> Document extract
--- start ---
BEAZER HOMES USA (BZH)·Q1 2026 Earnings Summary
Beazer Homes Posts Surprise Loss as Demand Challenges Mount — Stock Plunges 12% After Hours
January 29, 2026 · by Fintool AI Agent

Beazer Homes (NYSE: BZH) reported a brutal fiscal Q1 2026, with results significantly worse than Wall Street anticipated on nearly every metric. Revenue of $363.5M missed consensus by 14%, while a net loss of $1.13 per share came in more than double the expected $0.49 loss — sending shares down 12% after hours to $21.31.
The quarter was marred by a 22.8% year-over-year decline in home closings, margin compression of 480 basis points, and a litigation-related charge that impacted EPS by $0.23.
Did Beazer Homes Beat Earnings?
No — this was a significant miss across the board.
The company reported a net loss of $32.6 million compared to net income of $3.1 million in Q1 FY2025. A litigation-related charge reduced diluted EPS by $0.23, meaning the underlying loss was approximately $0.90 per share — still nearly double the expected loss.
Adjusted EBITDA swung to a loss of $11.2 million versus positive $23.0 million in the year-ago quarter.
What Changed From Last Quarter?
The deterioration from Q4 FY2025 to Q1 FY2026 was stark:
While Q1 is seasonally weaker for homebuilders, this represented a worse-than-typical seasonal decline. The homebuilding gross margin of 10.4% was down 480 bps year-over-year, with management attributing it to:
- Increased price concessions and closing cost incentives
- Changes in product and community mix
- The litigation-related charge (1.8% impact on margin)
Excluding impairments, abandonments, and amortized interest, homebuilding gross margin was 14.0% — still down 420 bps from 18.2% a year ago.
How Did the Stock React?
BZH shares closed up 2.67% at $24.21 during the regular session before the earnings release. After hours, the stock cratered to $21.31, a decline of approximately 12%.
This continues a volatile pattern for BZH around earnings:
- Q4 2025: Beat by 27.5% → stock fell 1.7%
- Q3 2025: Missed by 33.3%
- Q2 2025: Beat by 55.6%
- Q1 2025: Missed by 67.7%
The company has alternated between beats and misses over the past four quarters, making it difficult for investors to price in expectations.
What Did Management Say?
CEO Allan Merrill acknowledged the soft start but highlighted emerging positive signals:
"We began fiscal 2026 in a stubbornly soft demand environment, but stayed focused on actions within our control that can drive timely and measurable progress toward our 2026 and multi-year goals."
Critically, Merrill noted a potential inflection in demand trends:
"Since mid-December, we've seen better traffic and buyer engagement. In fact, January sales pace has been in line with the prior year after 8 quarters of year-over-year pace compression."
--- end ---
> Requirements
A. Answer each question from the Beazer Homes earnings summary:
(i) What revenue did the company report for fiscal Q1 2026?
(ii) Excluding impairments, abandonments, and amortized interest, what was the homebuilding gross margin?
(iii) At what price did BZH shares close in the regular session before the earnings release?
B. For each statement, say whether it agrees with the Beazer Homes earnings summary, and quote the words of the summary that decide it:
(i) Adjusted EBITDA was positive in fiscal Q1 2026.
(ii) Home closings fell 22.8% year over year.
(iii) Merrill reported that the January sales pace was in line with the prior year.
The entries that follow the earnings summary are separate material and are not connected to it.

> Recorded information
--- start ---
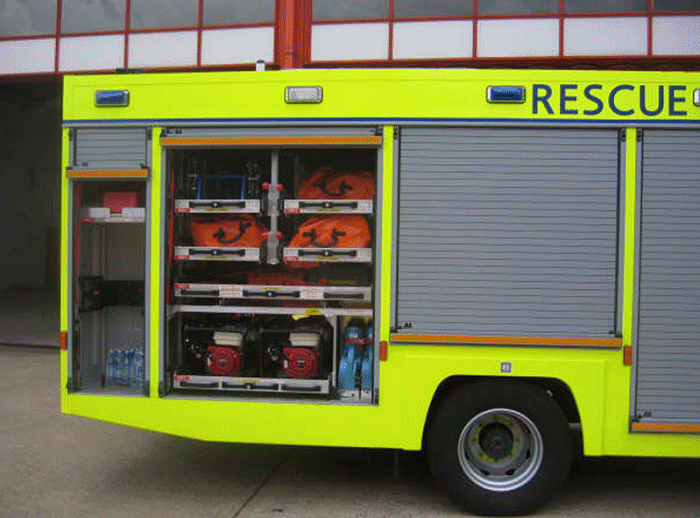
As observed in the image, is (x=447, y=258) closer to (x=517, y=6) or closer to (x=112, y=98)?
(x=112, y=98)

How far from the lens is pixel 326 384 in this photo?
16.8ft

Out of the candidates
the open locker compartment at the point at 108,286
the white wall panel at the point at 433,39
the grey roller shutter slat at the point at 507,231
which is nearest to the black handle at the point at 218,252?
the open locker compartment at the point at 108,286

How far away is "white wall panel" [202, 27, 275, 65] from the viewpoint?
13.7 m

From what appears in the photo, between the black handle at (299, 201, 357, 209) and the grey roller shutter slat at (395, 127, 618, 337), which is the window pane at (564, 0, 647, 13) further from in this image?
the black handle at (299, 201, 357, 209)

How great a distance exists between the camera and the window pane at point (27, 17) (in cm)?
1502

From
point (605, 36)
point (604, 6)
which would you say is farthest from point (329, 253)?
point (604, 6)

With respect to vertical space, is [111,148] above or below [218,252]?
above

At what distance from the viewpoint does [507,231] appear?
4.87 m

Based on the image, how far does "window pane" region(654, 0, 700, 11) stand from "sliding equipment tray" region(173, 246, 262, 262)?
33.0 feet

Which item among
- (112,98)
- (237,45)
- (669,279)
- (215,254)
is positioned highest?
(237,45)

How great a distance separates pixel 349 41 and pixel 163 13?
151 inches

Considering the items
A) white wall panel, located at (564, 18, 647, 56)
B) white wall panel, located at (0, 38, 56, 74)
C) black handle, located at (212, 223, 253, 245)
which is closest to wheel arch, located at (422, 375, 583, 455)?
black handle, located at (212, 223, 253, 245)

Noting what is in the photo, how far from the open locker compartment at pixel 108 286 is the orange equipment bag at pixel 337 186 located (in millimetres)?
1164

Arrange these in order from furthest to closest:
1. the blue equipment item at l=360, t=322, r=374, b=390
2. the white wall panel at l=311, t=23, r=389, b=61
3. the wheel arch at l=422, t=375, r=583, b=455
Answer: the white wall panel at l=311, t=23, r=389, b=61, the blue equipment item at l=360, t=322, r=374, b=390, the wheel arch at l=422, t=375, r=583, b=455
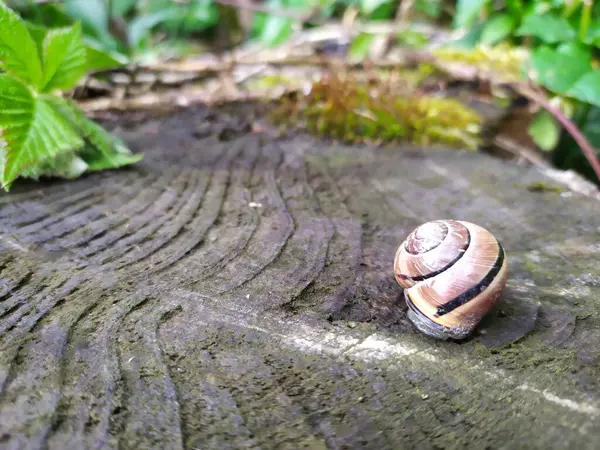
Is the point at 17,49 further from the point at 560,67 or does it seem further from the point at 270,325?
the point at 560,67

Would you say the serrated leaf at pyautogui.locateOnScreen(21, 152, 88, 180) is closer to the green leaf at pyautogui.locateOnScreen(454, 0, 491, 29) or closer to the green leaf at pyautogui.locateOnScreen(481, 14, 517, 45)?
the green leaf at pyautogui.locateOnScreen(454, 0, 491, 29)

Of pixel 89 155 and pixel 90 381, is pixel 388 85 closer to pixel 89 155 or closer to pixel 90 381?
pixel 89 155

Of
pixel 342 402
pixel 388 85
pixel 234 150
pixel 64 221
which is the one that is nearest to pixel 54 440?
pixel 342 402

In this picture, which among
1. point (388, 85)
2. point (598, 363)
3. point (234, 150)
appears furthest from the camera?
point (388, 85)

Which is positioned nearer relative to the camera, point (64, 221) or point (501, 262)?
point (501, 262)

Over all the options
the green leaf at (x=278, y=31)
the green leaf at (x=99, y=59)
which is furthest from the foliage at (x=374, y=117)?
the green leaf at (x=278, y=31)

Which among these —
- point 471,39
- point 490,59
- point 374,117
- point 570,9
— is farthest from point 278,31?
point 570,9

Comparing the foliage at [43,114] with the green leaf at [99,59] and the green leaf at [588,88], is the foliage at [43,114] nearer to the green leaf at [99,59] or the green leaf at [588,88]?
the green leaf at [99,59]
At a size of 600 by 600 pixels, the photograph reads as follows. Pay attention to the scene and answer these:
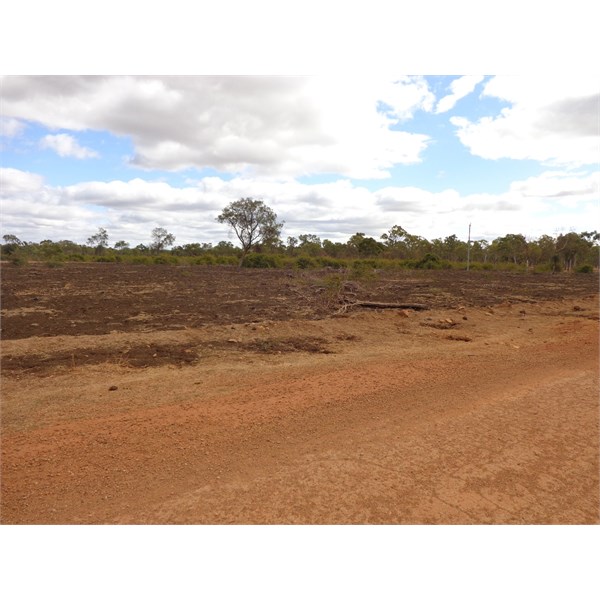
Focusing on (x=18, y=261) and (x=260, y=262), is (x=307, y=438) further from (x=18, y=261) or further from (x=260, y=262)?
(x=260, y=262)

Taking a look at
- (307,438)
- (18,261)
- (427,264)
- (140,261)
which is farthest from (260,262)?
(307,438)

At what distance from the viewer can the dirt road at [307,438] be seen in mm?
2770

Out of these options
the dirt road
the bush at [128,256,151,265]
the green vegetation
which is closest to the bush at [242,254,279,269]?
the green vegetation

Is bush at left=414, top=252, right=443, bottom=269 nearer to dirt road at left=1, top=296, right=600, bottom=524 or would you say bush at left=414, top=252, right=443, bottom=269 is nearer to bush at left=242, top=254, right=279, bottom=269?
bush at left=242, top=254, right=279, bottom=269

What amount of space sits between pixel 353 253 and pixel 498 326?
54825mm

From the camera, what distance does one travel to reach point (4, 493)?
9.53 ft

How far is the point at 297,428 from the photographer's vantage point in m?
3.91

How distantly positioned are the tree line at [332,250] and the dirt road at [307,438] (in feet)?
119

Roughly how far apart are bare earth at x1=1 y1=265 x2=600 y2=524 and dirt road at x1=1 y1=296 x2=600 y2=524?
16mm

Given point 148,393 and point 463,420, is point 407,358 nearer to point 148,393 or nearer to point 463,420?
point 463,420

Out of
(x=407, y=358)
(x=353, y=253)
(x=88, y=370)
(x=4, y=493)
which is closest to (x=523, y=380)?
(x=407, y=358)

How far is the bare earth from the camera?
2.79 m

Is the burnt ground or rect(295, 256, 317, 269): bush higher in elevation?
rect(295, 256, 317, 269): bush

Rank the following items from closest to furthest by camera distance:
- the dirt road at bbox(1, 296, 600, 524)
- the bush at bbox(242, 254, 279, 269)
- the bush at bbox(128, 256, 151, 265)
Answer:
--- end ---
> Solutions to the tasks
A.
(i) $363.5M
(ii) 14.0%
(iii) $24.21

B.
(i) No: "Adjusted EBITDA swung to a loss of $11.2 million versus positive $23.0 million in the year-ago quarter."
(ii) Yes: "a 22.8% year-over-year decline in home closings"
(iii) Yes: "January sales pace has been in line with the prior year after 8 quarters of year-over-year pace compression."